Predicting Spectral Reflectance Curves and Applications in Coatings
Industry
Participants:
Daniel Stamate, Asei Akanuma, Alexandra Stepanenko, in collaboration
with Sherwin-Williams
This research is developed in collaboration with Sherwin-Williams in Knowledge Transfer Partnership (KTP) and Accelerate Knowledge Transfer (AKT) projects co-funded by Innovate UK and by the business partner. The work concerns the development of innovative Artificial Neural Network / Deep Learning state of the art approaches to colour reflectance curve prediction for optimising the design of new coatings.
4.
Machine Learning and NLP Sentiment Analysis in Finance
Participants:
Daniel Stamate, Raph Olaniyan, and Frederic Marechal
There has been an increasing interest recently in examining the possible relationships between emotions expressed online and stock markets. Most of the previous studies claiming that emotions have predictive influence on the stock market do so by developing various machine learning predictive models, but do not validate their claims rigorously by analysing the statistical significance of their findings. In turn, the few works that attempt to statistically validate such claims suffer from important limitations of their approaches.
Growing research analyses the relationship between sentiment-filled online information and the stock market, and shows a tendency for the former to predict the latter. But little is known if this information's predictive power resolves uncertainty. Rather, it is believed that it induces volatility because investors over-react or under-react to new information as a result of sentimental contagion.
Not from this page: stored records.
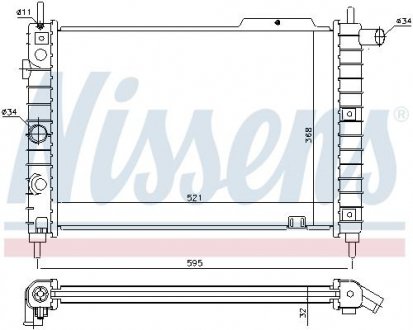 Радиатор двигателя OPEL KADETT E, KADETT E COMBO 1.6D/1.7D/2.0 01.86-07.94 NISSENS 63058A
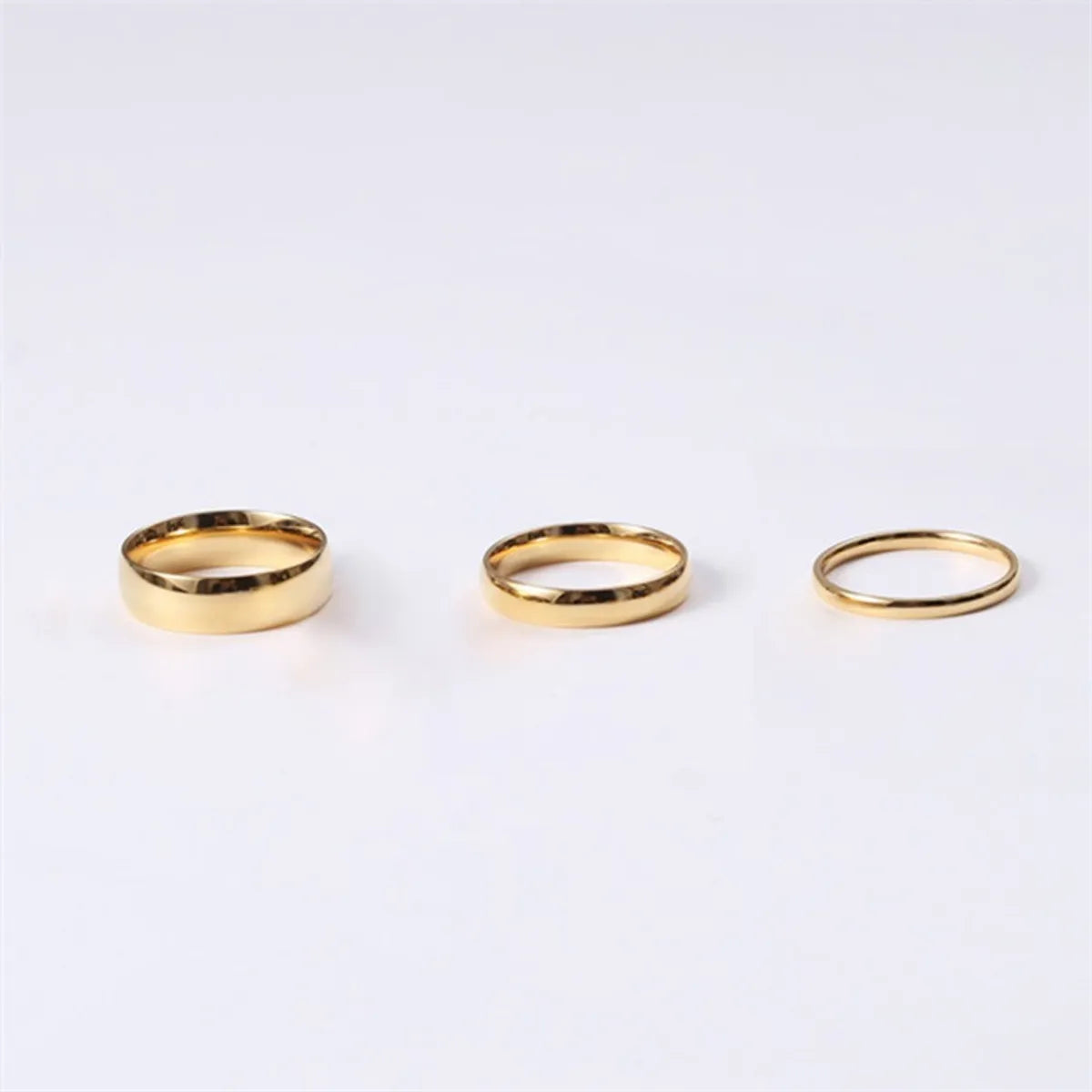 Stainless Steel 14K Gold Plated Simple Style Geometric Plating Rings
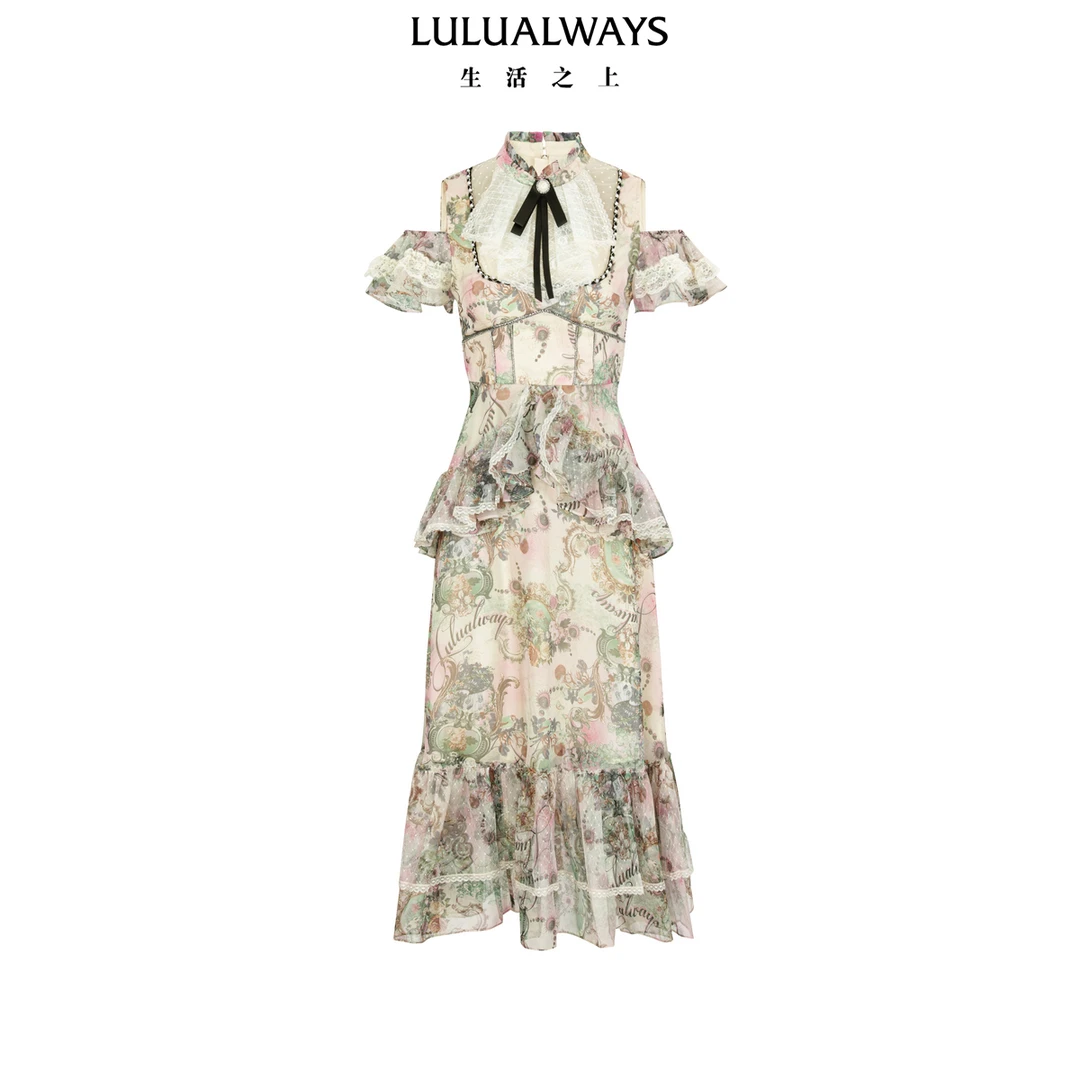 LULUALWAYS【商场同款】25夏季新款浪漫心动层次感露肩提花连衣裙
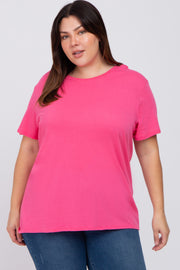 Fuchsia Solid Short Sleeve Plus Top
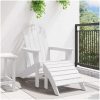 Adirondackstol med fotstöd Vit HDPE vidaXL 74 x 82 x 92 cm – miniatyr 3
In particular, stock market data exhibit erratic volatility, and this time-varying volatility makes any possible relationship between these variables non-linear. Our work investigates and propose novel frameworks based on approaches that account for non-linearity and heteroscedasticity. We study also the asymmetric nature of influences of positive and negative sentiments on the stock market volatility.
Current research is extended also towards financial fraud detection with NLP and ML approaches.
5.
Soft Computing, Evolutionary Algorithms and
Applications
Participants:
Doina Logofatu, Mihaela Breaban, Daniel Stamate, Ida Pu, in
collaboration with Frankfurt University of Applied Sciences
(Germany), and University of Iasi (Romania)
Soft
Computing involves various advances in AI Algorithmics which are
specific to the nature of this computing paradigm. This theme
addresses the need for efficiency in solving optimisation problems or
the need for offering tractable solutions for specific NP-hard
problems by employing Evolutionary Computing approaches, in
particular Genetic Algorithms and Particle Swarm Optimisation
algorithms.
On the other hand, devising efficient algorithms for integrating, querying and performing inferences with imperfect information, benefits of Soft Computing approaches, as those based on multi-valued logics, and this is another direction we follow in our research. We develop algorithms for computing the semantics of the integrating, querying or inference rules that describes the result of these processes, and for deciding the query equivalence problem, which is useful in the query optimisation problem.
Moreover, statistical simulations are a useful Soft Computing tool that we employ for assessing new algorithms we propose for improving the time-efficiency in blocking expanding ring search for mobile ad hoc networks, or for various concurrency problems.